Folglich kämpft der engagierte Professor seit langem gegen diesen Trend, mit Vorträgen, in Diskussionsrunden und Gesprächen mit Lehrern vor allem. Mit vielen Erfahrungen für Martin Bossert, die in sein jüngstes Buch eingeflossen sind, zunächst in die Idee, später in die Konzeption. Ob sich damit die Entwicklung stoppen oder gar umkehren lassen wird?
Seinen Beitrag dazu jedenfalls will der Ulmer Wissenschaftler leisten, will dem Vorwort zufolge spannende mathematische Lösungen aus seinen Fachgebieten „einem größeren Kreis an technisch und mathematisch interessierten Personen zugänglich machen“. Primär Lehrern und Schülern natürlich. Letzteren vor allem will er die Faszination der Mathematik vermitteln, will sie motivieren, sich einfach mal mit ihr zu beschäftigen. Wie, so seine Überlegung, soll das gelingen, wenn nicht mittels der Dinge, denen sie sich im Alltag am liebsten widmen, freiwillig und stundenlang: Handy, Internet, MP3- oder CD-Player zum Beispiel?
In sieben weitgehend autonomen Kapiteln beschreiben die Autoren deshalb ausgewählte mathematische Verfahren, die in den alltäglich genutzten Geräten stecken, jeweils von der Problemstellung über die Grundlagen bis zu Übungsaufgaben.

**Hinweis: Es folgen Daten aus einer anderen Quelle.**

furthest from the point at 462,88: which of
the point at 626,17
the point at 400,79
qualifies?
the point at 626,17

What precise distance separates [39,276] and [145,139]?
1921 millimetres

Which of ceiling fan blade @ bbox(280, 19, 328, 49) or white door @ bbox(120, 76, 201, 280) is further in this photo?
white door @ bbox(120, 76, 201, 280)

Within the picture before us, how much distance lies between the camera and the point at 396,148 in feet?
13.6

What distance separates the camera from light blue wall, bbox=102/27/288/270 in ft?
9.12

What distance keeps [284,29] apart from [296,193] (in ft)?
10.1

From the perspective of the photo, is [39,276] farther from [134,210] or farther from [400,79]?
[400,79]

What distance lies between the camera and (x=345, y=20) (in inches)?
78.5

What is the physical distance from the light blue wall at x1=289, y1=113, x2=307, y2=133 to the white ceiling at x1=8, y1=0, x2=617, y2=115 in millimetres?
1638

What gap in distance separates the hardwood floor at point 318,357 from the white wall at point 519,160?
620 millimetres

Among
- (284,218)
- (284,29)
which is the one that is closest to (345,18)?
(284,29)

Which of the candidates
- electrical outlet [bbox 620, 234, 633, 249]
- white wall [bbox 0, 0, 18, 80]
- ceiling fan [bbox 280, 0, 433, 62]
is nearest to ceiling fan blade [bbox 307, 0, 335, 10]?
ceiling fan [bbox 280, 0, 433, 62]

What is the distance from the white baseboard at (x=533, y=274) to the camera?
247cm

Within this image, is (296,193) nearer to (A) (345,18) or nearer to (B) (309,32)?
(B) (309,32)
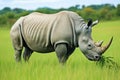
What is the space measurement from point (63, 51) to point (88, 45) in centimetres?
11

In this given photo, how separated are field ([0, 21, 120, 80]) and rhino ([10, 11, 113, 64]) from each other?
0.09 ft

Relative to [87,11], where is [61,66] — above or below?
below

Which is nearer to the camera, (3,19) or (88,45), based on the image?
(88,45)

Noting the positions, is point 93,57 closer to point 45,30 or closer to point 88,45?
point 88,45

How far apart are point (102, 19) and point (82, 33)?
0.36ft

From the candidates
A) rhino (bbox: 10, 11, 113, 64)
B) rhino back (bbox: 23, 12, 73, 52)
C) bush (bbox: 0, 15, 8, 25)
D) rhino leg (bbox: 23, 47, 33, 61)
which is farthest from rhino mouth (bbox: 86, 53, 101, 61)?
bush (bbox: 0, 15, 8, 25)

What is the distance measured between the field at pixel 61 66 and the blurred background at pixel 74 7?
4 centimetres

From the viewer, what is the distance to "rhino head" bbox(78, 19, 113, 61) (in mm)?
1822

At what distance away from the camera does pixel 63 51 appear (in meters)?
1.86

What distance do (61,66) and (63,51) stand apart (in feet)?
0.29

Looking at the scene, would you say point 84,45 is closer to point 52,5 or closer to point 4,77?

Bestärkt auch durch die Erkenntnis des römischen Philosophen Lucius Annaeus Seneca (4-65 nach Christus), dem in seinem sechsten Brief an Lucilius der Satz zugeschrieben wird: „Ist es ein langer Weg, der durch Belehrung, ein kurzer und erfolgreicher, der durch das Beispiel wirkt.“
Wobei die Rolle des Sohnes, wie Vater Bossert betont, keinesfalls dem Vaterstolz geschuldet ist. Den er gleichwohl, verständlich, nicht verhehlen mag. Sebastian nämlich, der Diplom- und Lehramt-Mathematik studiert, repräsentierte beim Entstehen des Buches die Generation Anwender. „Mit vielen entscheidenden Beiträgen“, so Martin Bossert, unter anderem Hinweisen „auf fehlende erklärende Zwischenschritte in den Gedankengängen, die man als Fachmann leicht übersehen kann“.
Aus Sicht der Autoren nicht unwichtig: „Das Buch kann auf unterschiedliche Weise gelesen werden, je nachdem in welche mathematische Tiefe man eindringen möchte“, erläutern sie in der Einleitung, gefolgt von Tipps zur Bearbeitung und weiteren vermutlich berechtigten Ratschlägen („nicht zu schnell aufgeben“). Wer das beherzigt und sich durchkämpft bis zum „glücklichen Moment, etwas, was sich zunächst verschlossen hat, zu verstehen“, sollte indes nicht vorschnell vom Master oder gar Doktorhut träumen. „Es sei angemerkt, dass im Studium der Elektrotechnik an einer Universität eine noch erheblich tiefere Durchdringung der Theorie notwendig ist“, warnt Professor Bossert. Unbestritten aber: Auf einem guten Weg ist ein erfolgreicher Anwender allemal.